How You Should Design ML Engineering Projects

April 7, 2021

This article originally appeared in Towards Data Science. You can read the full article below.

Machine learning engineering is hard, especially when developing products at high velocity, as is the case for us at Abnormal Security. Typical software engineering lifecycles often fail when developing ML systems.

Have you, or someone on your team, fallen into the endless ML experimentation twiddling paralysis? Found ML projects taking two or three times as long as expected? Pivoted from an elegant ML solution to something simple and limited to ship on time? If you answered yes to any of these questions, this article may be right for you.

The purpose of this article is to:

  1. Analyze why software engineering lifecycles fail for ML projects.
  2. Propose a solution with an accompanying design document template to help you and your team more effectively run ML projects.

Software and Data Science Project Lifecycles

Typical software engineering projects are about developing code and systems. They might go something like this:

A typical software engineering project goes like this: (1) identify a product or infrastructure problem (2) discuss and design the software system to solve the problem (maybe with a crawl/walk/run) (3) break the problem into pieces and implement over the course of days, weeks, or months often using agile development processes (4) push into production and monitor (5) go back to the beginning of the cycle to improve the system as necessary.

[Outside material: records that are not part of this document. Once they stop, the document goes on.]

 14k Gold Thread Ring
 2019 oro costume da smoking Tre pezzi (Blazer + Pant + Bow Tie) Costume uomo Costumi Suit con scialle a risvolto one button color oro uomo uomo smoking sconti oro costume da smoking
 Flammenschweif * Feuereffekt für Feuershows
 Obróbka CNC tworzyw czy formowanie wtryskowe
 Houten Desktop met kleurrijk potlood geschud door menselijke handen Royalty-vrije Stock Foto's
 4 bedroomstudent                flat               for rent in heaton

This lifecycle is clearly not what happens for ML engineering projects. What about data experimentation? What about model training and evaluation?

Maybe we should look toward data science research projects and see if their lifecycle is more suited.

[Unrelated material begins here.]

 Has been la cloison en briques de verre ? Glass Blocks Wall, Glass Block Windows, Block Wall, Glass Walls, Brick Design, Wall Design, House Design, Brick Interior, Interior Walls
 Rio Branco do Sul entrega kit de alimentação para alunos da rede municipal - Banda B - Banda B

A data science research project might go like this: (1) identify a question that can be answered with data (2) design experiments (3) wrangle data (4) evaluate hypotheses with data analysis or modeling (5) publish results or trained models.

This lifecycle doesn’t seem right either. Pure data science research projects are about answering questions and not about building systems. What’s the middle ground?

Understanding Machine Learning Engineering

Machine learning engineering is at a unique crossroads between data science and software engineering. ML engineers will have trouble operating in a software engineering organization if you try to force everyone to operate in the typical software development lifecycle. On the other hand, operating a machine learning team like a pure data science or research team will result in nothing getting shipped to production.

ML engineers can get frustrated when they commit to a project that requires experimentation. When they inevitably have false starts because data does not support their initial hypothesis or because wrangling the data is much more difficult than anticipated, they start falling behind committed timelines. This sense of falling behind results in a feeling that a crucial part of their job—experimentation—feels like a constant failure compared to their colleagues working on software engineering tasks.

A typical ML Engineering lifecycle goes as follows: (1) identify a problem (2) design software and experiment, which are interconnected because the models you may plan to implement will depend on which experiments work out, but you may need to design feature and model code to run your experiments in the first place (3) implement code and wrangle data, which may be interconnected because you may need to implement software to get the data you need and you may need the data to write and test the feature extraction or model training code(4) analyze data, train models, evaluate results (5) publish results (6) test, deploy, and monitor code and models.

A typical ML engineering lifecycle. The better the software design and experimental design, the less re-visiting required because a good design will anticipate the branches that may need to be taken.

This ML engineering lifecycle is often invented on the job and not taught. It is possible to do very well by carefully laying out software and experimental design. Still, it is also easy to do poorly, leading to many false starts and winding paths toward a solution that may never be reached.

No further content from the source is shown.